Pour la dixième fois de la soirée et la centième depuis une semaine que madame Agay leur avait donné ce fichu devoir, elle lut le sujet :
« Baba Yaga est une figure centrale des légendes russes. Vous utiliserez le conte étudié en classe et les résultats de vos recherches personnelles pour rédiger un texte de quatre pages dans lequel Baba Yaga jouera un rôle essentiel. »

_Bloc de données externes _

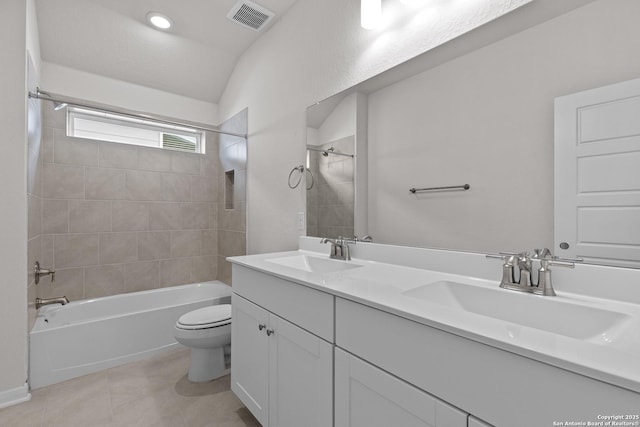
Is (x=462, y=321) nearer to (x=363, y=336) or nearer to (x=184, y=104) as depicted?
(x=363, y=336)

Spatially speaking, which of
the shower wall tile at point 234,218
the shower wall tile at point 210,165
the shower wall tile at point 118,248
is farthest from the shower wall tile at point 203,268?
the shower wall tile at point 210,165

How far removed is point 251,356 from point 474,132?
1.39m

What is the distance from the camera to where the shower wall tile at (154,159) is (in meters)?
2.84

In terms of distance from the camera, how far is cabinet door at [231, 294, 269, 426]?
1.34m

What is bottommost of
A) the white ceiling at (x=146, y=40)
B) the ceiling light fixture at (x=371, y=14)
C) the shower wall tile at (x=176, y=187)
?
the shower wall tile at (x=176, y=187)

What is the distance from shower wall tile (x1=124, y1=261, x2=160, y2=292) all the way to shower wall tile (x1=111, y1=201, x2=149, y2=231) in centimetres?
34

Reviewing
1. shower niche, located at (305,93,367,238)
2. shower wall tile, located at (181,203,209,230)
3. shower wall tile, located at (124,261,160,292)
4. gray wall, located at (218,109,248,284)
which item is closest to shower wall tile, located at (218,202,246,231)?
gray wall, located at (218,109,248,284)

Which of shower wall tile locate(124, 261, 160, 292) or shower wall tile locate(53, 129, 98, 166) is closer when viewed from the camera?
shower wall tile locate(53, 129, 98, 166)

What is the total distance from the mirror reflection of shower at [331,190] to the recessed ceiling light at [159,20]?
5.21ft

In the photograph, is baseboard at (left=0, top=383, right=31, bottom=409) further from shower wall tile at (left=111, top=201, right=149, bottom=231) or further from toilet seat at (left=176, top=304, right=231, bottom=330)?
shower wall tile at (left=111, top=201, right=149, bottom=231)

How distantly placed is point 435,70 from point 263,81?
1629 millimetres

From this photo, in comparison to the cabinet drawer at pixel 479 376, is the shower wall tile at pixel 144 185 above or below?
above

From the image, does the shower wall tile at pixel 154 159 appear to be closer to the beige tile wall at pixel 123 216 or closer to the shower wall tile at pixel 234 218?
the beige tile wall at pixel 123 216

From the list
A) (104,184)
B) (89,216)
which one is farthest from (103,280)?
(104,184)
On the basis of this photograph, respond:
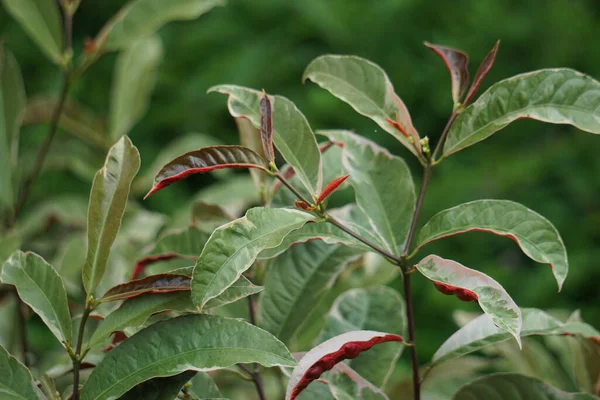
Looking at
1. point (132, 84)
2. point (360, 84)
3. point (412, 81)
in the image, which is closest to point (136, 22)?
point (132, 84)

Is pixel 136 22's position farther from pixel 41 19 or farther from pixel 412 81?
pixel 412 81

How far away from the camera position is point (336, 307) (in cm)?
74

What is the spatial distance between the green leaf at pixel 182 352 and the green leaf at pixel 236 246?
0.04 m

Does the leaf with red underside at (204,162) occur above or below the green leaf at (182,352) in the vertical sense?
above

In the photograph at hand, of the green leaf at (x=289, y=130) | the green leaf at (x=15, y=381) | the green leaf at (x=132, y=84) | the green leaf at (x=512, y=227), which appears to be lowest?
the green leaf at (x=132, y=84)

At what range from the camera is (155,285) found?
551mm

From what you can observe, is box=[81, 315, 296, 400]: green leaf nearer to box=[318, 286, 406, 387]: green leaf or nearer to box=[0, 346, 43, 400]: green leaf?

Le conte étudié en classe ? Louise en gardait un souvenir si vague qu’elle en était venue à se demander si elle n’était pas absente le jour où la prof l’avait présenté. Vos recherches personnelles ? Il ne fallait quand même pas rigoler !
Bon d’accord, elle n’avait rien fichu, rien écouté, rien préparé et, demain, elle allait se faire trépaner par madame Agay. Et tout ça à cause de cette…
« Maudite Baba Yaga ! » cracha-t-elle.
Comme un écho à son juron, un claquement sec retentit dans le couloir, suivi du bruit d’un corps lourd se traînant vers sa chambre.
Louise se figea. Si elle avait réveillé ses parents, que l’un d’eux entrait et la surprenait en train de … de ne pas travailler au lieu de dormir, madame Agay n’aurait plus rien à massacrer demain.
Elle se précipitait vers son lit lorsque…

« Dis-donc, petite, quand on appelle les gens, on ne se couche pas à leur arrivée ! » dit une voix chevrotante. Louise se figea et se retourna : le corps lourd qu’elle avait entendu dans le couloir était arrivé dans sa chambre. C’était une vieille femme, avec une poitrine et un ventre énormes. Son visage était si ridé qu’on y voyait à peine ses yeux. Sur sa tête, un foulard grisâtre ne masquait qu’à moitié une masse de cheveux blancs et frisés.
« Qui êtes-vous ? » demanda Louise qui ne pensait même pas à avoir peur.
« Eh bien, tu devrais le savoir, puisque tu m’as appelée, répondit la vieillarde. J’ai même été étonnée que tu connaisses la formule, à ton âge. Qui te l’a enseignée ? »
« Mais de quelle formule parlez-vous ? » questionna Louise.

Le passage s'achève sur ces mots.